Creo que somos unos privilegiados porque, de momento, el libro como tal, el libro que se vende en las librerías y en las grandes superficies, sigue muy presente, está muy vivo. Ya he contado alguna vez el caso de varios países de Latinoamérica, donde la industria literaria no es tan potente ni el personal tiene plata para comprarse tanto libro, y por eso los piratean. Fotocopian los libros más vendidos o más necesitados, les ponen una grapa y los venden por las esquinas. Eso significa que no todo el mundo puede acceder a ese producto. En España se publica mucho, pero no se vende tanto. Sólo las ventas igualarían a la producción si el libro fuera considerado algo prohibido, peligroso, ilegal. Entonces sí, entonces todo el mundo compraría.

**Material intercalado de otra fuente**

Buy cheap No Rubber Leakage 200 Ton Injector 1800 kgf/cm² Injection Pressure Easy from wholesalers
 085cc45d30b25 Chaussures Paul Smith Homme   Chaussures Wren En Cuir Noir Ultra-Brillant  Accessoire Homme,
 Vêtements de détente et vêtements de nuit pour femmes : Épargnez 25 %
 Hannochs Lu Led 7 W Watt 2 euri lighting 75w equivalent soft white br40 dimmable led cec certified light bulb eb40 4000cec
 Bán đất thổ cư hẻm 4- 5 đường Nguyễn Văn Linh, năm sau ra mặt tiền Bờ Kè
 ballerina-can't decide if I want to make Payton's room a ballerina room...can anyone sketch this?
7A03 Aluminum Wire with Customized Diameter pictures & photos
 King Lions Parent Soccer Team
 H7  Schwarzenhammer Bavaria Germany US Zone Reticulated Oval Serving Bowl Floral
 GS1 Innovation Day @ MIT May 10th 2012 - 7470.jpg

Conocía el caso de esos países latinos en los que fotocopian los libros y los venden de contrabando. Pero me he enterado de las costumbres de otro país. Leyendo estos días una antología de relatos rusos, una curiosa antología en la que lo mejor es el prefacio autobiográfico que cada autor coloca en su relato, llegué al epílogo, escrito por Galina Dursthoff, y me encontré con unos datos que desconocía y que me gustaría compartir con el lector. En los años noventa la literatura rusa sufrió una serie de cambios radicales, hasta el punto de que los críticos literarios y los agoreros pronosticaron la muerte de la literatura rusa. Pero la literatura, sea de la nacionalidad que sea, por fortuna es algo muy difícil de matar. Y, con el cambio de siglo, los autores escogieron otras vías de acceso. Pero prefiero copiar las palabras de Dursthoff: “Andrei Guelasimov, Serguei Bolmat, Oleg Postnov, Vladimir Tuchkov o Yana Vishnevskaia… todos ellos entraron por la puerta de atrás. En este caso a través de internet, cuya relevancia para la literatura en Rusia no puede ser infravalorada. En este medio se publicaron cientos de novelas en su versión completa, se concedieron premios y, en los numerosos diarios on line, se realizaron debates literarios. La tesis de que internet supone un peligro para el libro no tiene cabida en Rusia. Muy al contrario, es precisamente en la red donde, hoy día, se fraguan las carreras literarias y los lectores jóvenes se introducen en la literatura”. Prestemos atención, porque en España siempre vamos con atraso. Nos guste o no, nos complazca o no, de aquí a unos años el modelo será exactamente el mismo que vemos en Rusia. Internet.